Return everything from the line containing "Monitor Gaming 23jt" down to the line containing "INAVET FERTIL - JABON POTASICO - 1LT", both included, and leave out the pictures.

INPUT DATA:
►

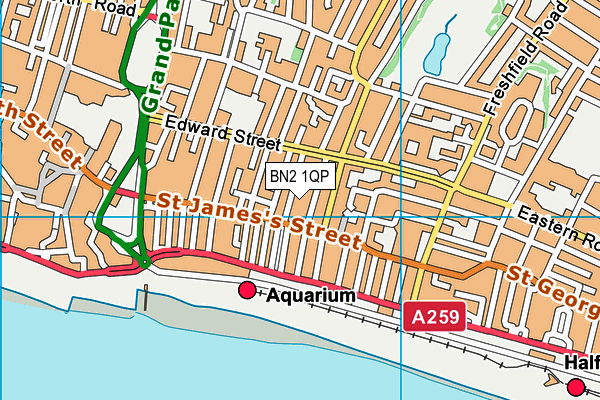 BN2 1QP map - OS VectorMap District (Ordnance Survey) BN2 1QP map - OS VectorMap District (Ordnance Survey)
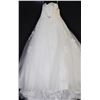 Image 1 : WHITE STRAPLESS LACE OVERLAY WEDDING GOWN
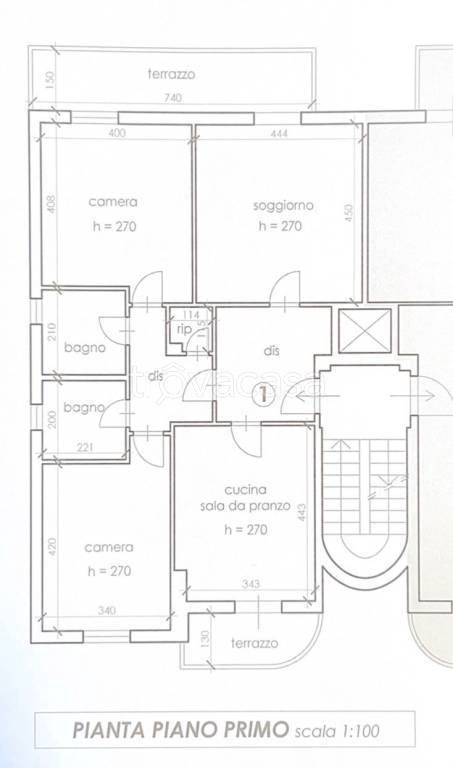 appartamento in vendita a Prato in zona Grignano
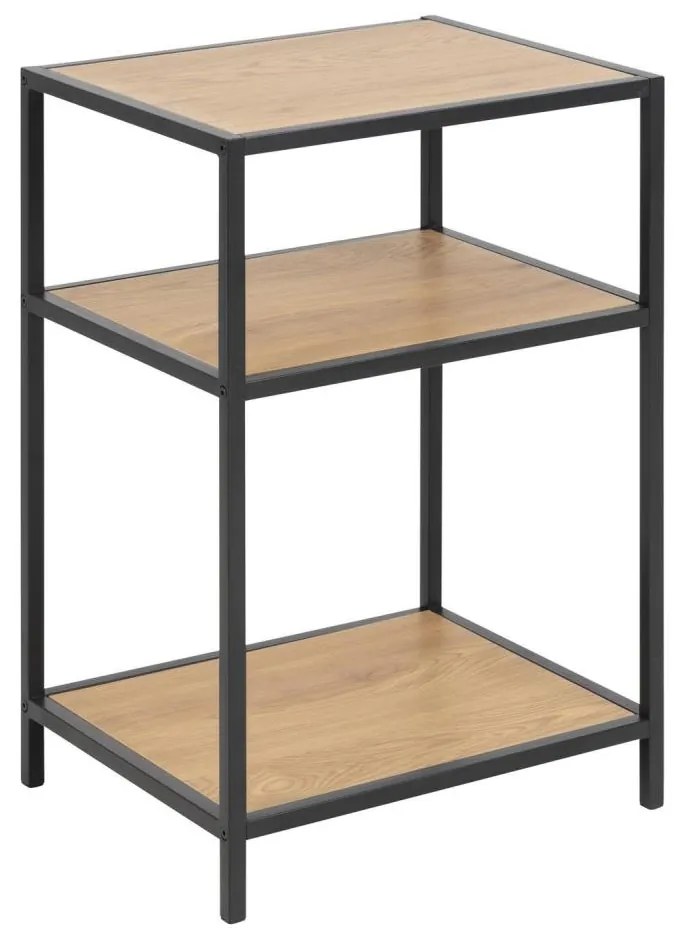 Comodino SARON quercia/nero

◄
►

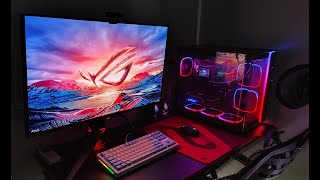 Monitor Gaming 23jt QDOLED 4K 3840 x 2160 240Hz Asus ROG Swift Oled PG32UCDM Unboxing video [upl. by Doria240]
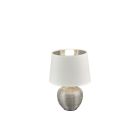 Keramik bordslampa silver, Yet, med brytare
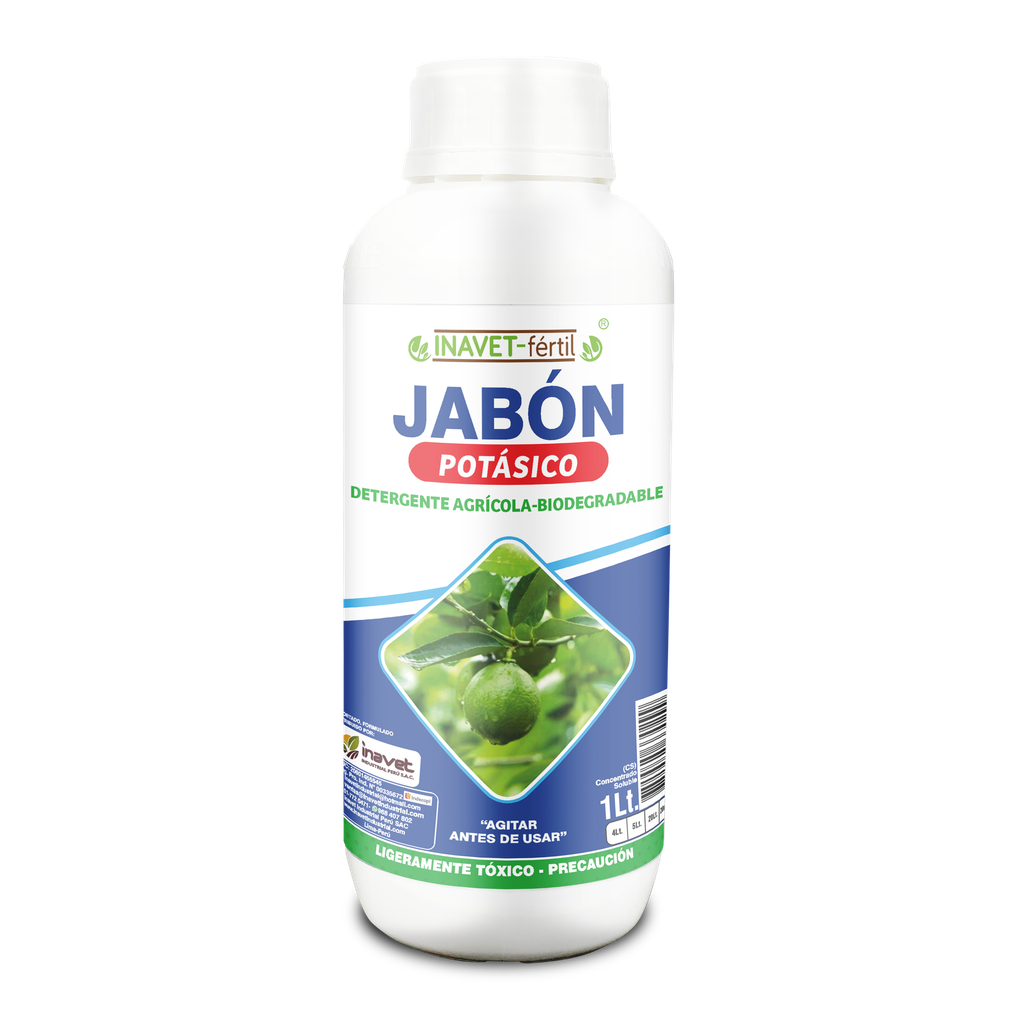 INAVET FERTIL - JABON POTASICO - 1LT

◄

ANSWER TO THE EXERCISE:
 Monitor Gaming 23jt QDOLED 4K 3840 x 2160 240Hz Asus ROG Swift Oled PG32UCDM Unboxing video [upl. by Doria240]
 Keramik bordslampa silver, Yet, med brytare
 INAVET FERTIL - JABON POTASICO - 1LT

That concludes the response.